- [AUFGABE 1] Welche Leistungssysteme, denen die Geflüchteten zugewiesen sind, zählt der Beitrag über Leistungszugänge für Geflüchtete mit Behinderung auf? Nenne alle.
- [AUFGABE 2] Schreibe den Beitrag über Leistungszugänge für Geflüchtete mit Behinderung nach seinem letzten Satz weiter.

- [TEXTABSCHNITT]
-- -- --
„Der Gesetzgeber hat ein Talent, sehr komplizierte Regelungen zu treffen“

Bei der Fachveranstaltung „Leistungszugänge für Menschen mit Behinderung aus der Ukraine“ sprach Volker Gerloff vor Fachkräften der Behindertenhilfe und Unterstützer*innen ukrainischer Geflüchteter über den Rechtsrahmen, in dem sich geflüchtete Ukrainer*innen mit und ohne Behinderung bewegen, über den umstrittenen Paragrafen 100 Absatz 1 SGB IX und über eine Gesetzgebung, die so komplex ist, dass sie die Hilfebedürftigen sogar behindert – obwohl sie viele gute Regelungen für deren Teilhabe enthält. 

Volker Gerloff ist Fachanwalt für Sozialrecht in Berlin. Für Handicap International beziehungsweise dessen Projekt „Crossroads“ legte er am 6. Oktober 2022 bei einer Fachveranstaltung mit 185 Teilnehmer*innen dar, auf welche Gesetzeslage Menschen mit einer Behinderung stoßen, wenn sie nach Deutschland flüchten. Sein Vortrag war zugeschnitten auf die spezielle Situation der Ukraine-Geflüchteten, aber der Fachanwalt zeigte auch auf, dass die Lage derer ausgesprochen schwierig ist, die aus anderen Ländern als der Ukraine flüchten und damit nicht in den Rechtskreis des SGB, sondern in den des Asylbewerberleistungsgesetzes (AsylbLG) fallen. Mehrfach verwies Gerloff darauf, dass die EU-Aufnahmerichtlinie vorgibt, dass besondere Schutzbedarfe nach der Aufnahme einer Person unverzüglich festgestellt werden müssen. 

Der Vortrag im Überblick – Themen

  • Soziale Sicherheit geflüchteter Menschen, speziell von Geflüchteten aus der Ukraine
  • Wesentliche Leistungssysteme, denen die Geflüchteten zugewiesen sind:
    • SGB II für Arbeitssuchende
    • SGB XII für Nichtarbeitssuchende bzw. die, die nicht arbeiten gehen können
    • SGB VIII für Kinder und Jugendliche
    • AsylbLG als Spezialgesetz
  • Was bedeutet der Rechtskreiswechsel für die Ukrainer*innen?
  • Zugang zu Pflege und Leistungen nach AsylbLG und SGB II und SGB XII
  • Wer zahlt den Umzug und die Miete für eine barrierefreie Wohnung nach AsylbLG und SGB II und SGB XII?
-- -- --
- [DIE DATEN]
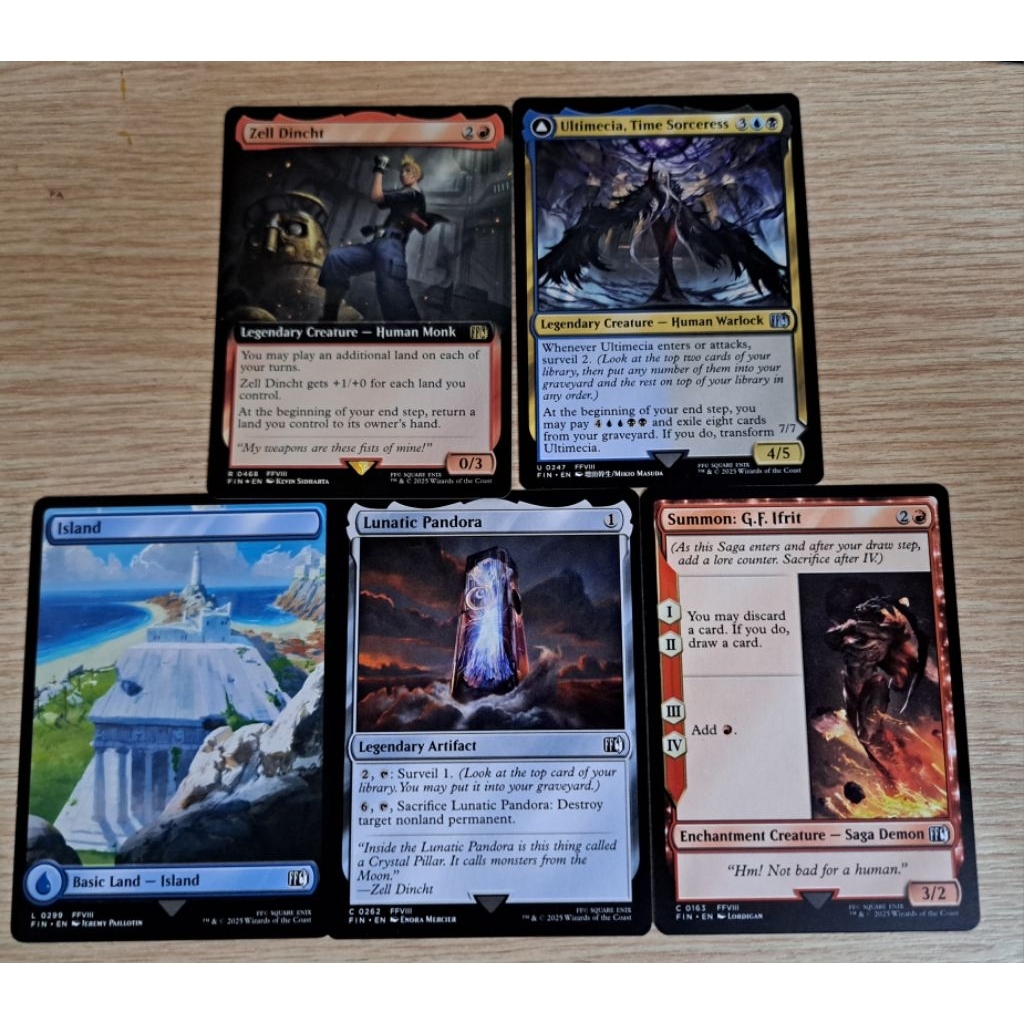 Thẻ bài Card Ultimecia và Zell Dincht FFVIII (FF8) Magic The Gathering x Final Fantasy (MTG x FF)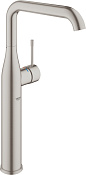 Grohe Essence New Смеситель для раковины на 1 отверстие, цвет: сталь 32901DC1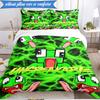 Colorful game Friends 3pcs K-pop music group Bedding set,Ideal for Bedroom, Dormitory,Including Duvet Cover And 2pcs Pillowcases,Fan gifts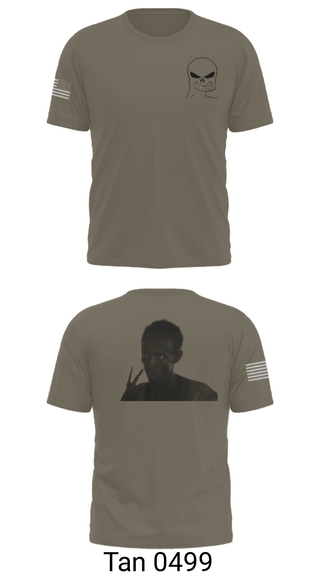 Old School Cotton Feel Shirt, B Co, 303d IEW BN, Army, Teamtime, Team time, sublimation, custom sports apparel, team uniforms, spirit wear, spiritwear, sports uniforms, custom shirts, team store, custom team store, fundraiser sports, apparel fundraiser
-- -- --
- [ERGEBNIS 1]
- SGB II für Arbeitssuchende
- SGB XII für Nichtarbeitssuchende bzw. die, die nicht arbeiten gehen können
- SGB VIII für Kinder und Jugendliche
- AsylbLG als Spezialgesetz

- [ERGEBNIS 2]
Schon während seiner Erklärung zum Rechtskreis, unter den die Ukraine-Geflüchteten fallen, wies Gerloff auf einen bekannten Umstand hin: 

Der Gesetzgeber hat das Talent, sehr komplizierte Regelungen zu treffen, was insofern problematisch ist, weil die Adressaten der Gesetze Leute sind, die weder die Sprache können noch mit dem Rechtssystem Erfahrung haben. Für die Betroffenen besonders komplizierte Gesetze zu machen, das ist zumindest fragwürdig.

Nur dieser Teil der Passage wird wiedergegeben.